Смолин даже не успел сообразить, что от него хотят, как Крепышин бросился по лестнице к площадке у входа в церковь, выставив вперед чугунное плечо, без особого труда протиснулся сквозь толпу к новобрачной, картинно склонил свою крупную, в густой цыганской шевелюре голову над ее ручкой, потом стремительно выпрямился и звонко чмокнул новобрачную в щечку. В ответ получил веселую благодарность ее греховных глаз.
Все происходило столь быстро, что Смолин едва успевал переводить кадры и нажимать на спуск.
Вернулся сияющий Крепышин.
— Успели щелкнуть?
— Успел!
— Ой, спасибо! Представляете? Щечка как шелк! Одно удовольствие. Уф! И задарма! Как говорил Остап Бендер, ничто человеческое нам не чуждо. Все-таки я утверждаю, что Остап именно так и говорил!
На улице, ведущей к набережной, они увидели странного человека. Широко расставив ноги и прижав к щеке кинокамеру, он целился объективом в проносившиеся мимо лимузины. Присмотревшись, они поняли, что это Шевчик. В сторонке на тротуаре стоял боцман Гулыга, новый друг Шевчика, человек добродушный, улыбчивый, несмотря на грозное прозвище Драконыч. Они сблизились за дни плавания — водой не разольешь. Все свободное время Шевчик проводил на твиндеке, где были каюты команды, но чаще всего в каюте боцмана. Шевчик зная несметное множество анекдотов, баек, невероятных историй, и вокруг него постоянно собирались жаждущие поскалить зубы. Громче всех смеялся боцман, по-женски повизгивая, хлопая себя по ляжкам. Гулыга был влюблен в Шевчика, в город попросился в качестве его помощника, счел за честь носить за ним увесистый, похожий на шарманку, операторский ящик, в котором лежали набор объективов и запасные кассеты.
Но сейчас боцман пребывал в унынии. Наверное, ему порядком надоело таскаться за Шевчиком с тяжелой аппаратурой.
Шевчик издали увидел Смолина и Крепышина, бросился через улицу, заставив идущие автомобили притормаживать.
— Вы-то как раз мне и нужны! — закричал он во все горло.

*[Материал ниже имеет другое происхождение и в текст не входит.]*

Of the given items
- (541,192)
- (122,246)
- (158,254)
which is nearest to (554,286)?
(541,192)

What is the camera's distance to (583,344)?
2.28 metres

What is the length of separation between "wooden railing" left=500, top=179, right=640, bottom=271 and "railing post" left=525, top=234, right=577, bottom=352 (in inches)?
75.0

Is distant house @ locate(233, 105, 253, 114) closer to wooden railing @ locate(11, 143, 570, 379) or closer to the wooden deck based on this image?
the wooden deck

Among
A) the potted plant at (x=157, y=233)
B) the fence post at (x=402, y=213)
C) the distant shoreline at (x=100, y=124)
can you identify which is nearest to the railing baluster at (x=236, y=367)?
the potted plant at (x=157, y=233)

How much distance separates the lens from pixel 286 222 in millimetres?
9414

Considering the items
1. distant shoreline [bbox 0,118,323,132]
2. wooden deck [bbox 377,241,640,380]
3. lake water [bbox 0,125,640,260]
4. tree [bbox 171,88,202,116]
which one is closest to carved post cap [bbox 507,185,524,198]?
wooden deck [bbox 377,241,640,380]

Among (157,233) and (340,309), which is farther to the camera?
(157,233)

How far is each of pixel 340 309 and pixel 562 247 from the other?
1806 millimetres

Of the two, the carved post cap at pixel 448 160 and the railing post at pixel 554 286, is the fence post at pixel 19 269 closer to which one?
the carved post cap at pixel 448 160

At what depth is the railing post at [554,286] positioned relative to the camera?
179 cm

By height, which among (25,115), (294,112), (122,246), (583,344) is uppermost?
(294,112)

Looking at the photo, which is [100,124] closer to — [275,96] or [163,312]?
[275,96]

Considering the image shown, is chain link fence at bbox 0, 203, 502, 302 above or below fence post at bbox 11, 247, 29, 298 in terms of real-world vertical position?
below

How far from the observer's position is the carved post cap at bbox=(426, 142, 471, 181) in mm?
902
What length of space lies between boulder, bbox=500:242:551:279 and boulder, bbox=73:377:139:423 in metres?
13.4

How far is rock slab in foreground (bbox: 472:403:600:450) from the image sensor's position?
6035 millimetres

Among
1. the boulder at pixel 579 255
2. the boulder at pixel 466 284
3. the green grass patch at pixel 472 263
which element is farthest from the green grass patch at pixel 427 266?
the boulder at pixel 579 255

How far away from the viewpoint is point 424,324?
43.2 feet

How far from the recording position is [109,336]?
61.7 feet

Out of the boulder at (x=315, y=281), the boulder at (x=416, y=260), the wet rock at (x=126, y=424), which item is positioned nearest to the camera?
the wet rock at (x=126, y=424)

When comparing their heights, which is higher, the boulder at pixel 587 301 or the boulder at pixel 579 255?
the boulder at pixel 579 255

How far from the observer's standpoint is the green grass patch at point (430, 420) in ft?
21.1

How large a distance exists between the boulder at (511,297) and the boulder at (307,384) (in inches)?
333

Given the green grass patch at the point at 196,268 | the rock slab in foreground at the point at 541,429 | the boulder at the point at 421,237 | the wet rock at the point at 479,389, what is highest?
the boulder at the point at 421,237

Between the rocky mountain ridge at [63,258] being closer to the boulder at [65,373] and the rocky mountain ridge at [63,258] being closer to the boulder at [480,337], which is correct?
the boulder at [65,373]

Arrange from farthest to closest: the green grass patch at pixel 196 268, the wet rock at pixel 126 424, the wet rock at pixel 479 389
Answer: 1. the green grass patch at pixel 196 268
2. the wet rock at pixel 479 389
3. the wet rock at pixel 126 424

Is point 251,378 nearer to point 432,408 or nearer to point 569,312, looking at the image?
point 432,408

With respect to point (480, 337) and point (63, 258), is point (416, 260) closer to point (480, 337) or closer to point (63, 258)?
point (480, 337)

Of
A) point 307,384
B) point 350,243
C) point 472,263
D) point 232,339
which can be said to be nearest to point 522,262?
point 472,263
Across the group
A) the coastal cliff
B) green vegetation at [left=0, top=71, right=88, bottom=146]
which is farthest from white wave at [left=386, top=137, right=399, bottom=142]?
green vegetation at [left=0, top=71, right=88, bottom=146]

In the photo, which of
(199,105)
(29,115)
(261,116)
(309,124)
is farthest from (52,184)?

Можно было подумать, что случилось нечто чрезвычайное. Впрочем, так оно и было, по словам Шевчика. Он начал съемки большой политической ленты, уже сработаны кадры на окраине города, где расположены утопающие в садах виллы богачей, только что взят компактный сюжетик с буржуйскими лимузинами, но самое главное впереди. В городе есть улица имени Пальмиро Тольятти. «Представляете! — Шевчика переполнял энтузиазм. — Да, да, названа в честь итальянского коммуниста! И вполне приличная новая улица!» Он уже был на ней, взяты общие планы. Но теперь нужен оживляж, так сказать, человеческий материал.
— Люди! Люди требуются! Трудящиеся! Помогите мне объясниться с трудящимися! Я пытался, но они почему-то не понимают. Странный народ! Во всем мире Шевчика понимали, а здесь только глаза таращат.
Отказать ему было трудно, хотя Смолину претил весь этот киноажиотаж.
— Я вас тоже обязательно сниму, — поспешил пообещать Шевчик, почувствовав его колебания. — Обязательно! Не сомневайтесь!
— Нет уж, увольте! Помочь — помогу, а в киноартисты не собираюсь!
Предприятие, задуманное Шевчиком, выглядело нелепо и смешно. На улице Тольятти он приставал к редким прохожим со своим «Ду ю спик инглишь?», почти никто из встретившихся по-английски не говорил, а тот, кто вдруг оказывался с английским, ответом своим приводил кинооператора в смятение, потому что, кроме одной английской фразы, Шевчик ничего не мог сказать и продолжал разговор уже по-русски, громко крича и размахивая руками.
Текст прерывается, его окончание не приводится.